***** DATA

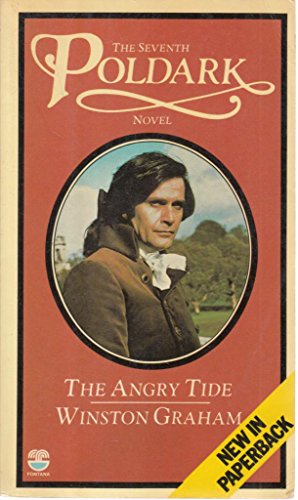 Stock image for The Angry Tide: A Novel of Cornwall, 1789-1799 (Poldark 7) for sale by WorldofBooks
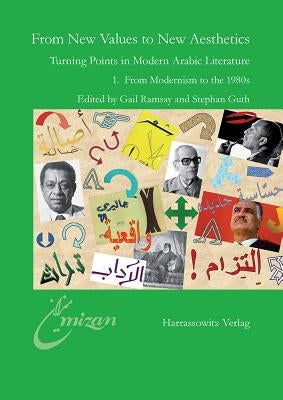 From New Values to New Aesthetics: Turning Points in Modern Arabic Literature 1. from Modernism to the 1980s by Guth, Stephan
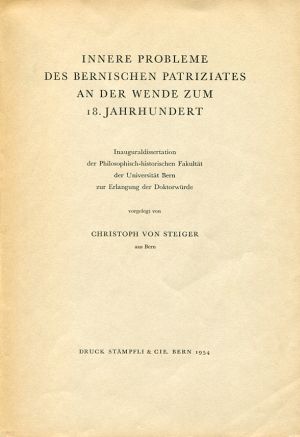 Steiger, Innere Probleme des bernischen Patriziates an der Wende zum 18. Jahrhun (Umschlag)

**********

Would you retype each line above exactly and skip every image?

| ANSWER FOR THIS EXERCISE |
 Stock image for The Angry Tide: A Novel of Cornwall, 1789-1799 (Poldark 7) for sale by WorldofBooks
 From New Values to New Aesthetics: Turning Points in Modern Arabic Literature 1. from Modernism to the 1980s by Guth, Stephan
 Steiger, Innere Probleme des bernischen Patriziates an der Wende zum 18. Jahrhun (Umschlag)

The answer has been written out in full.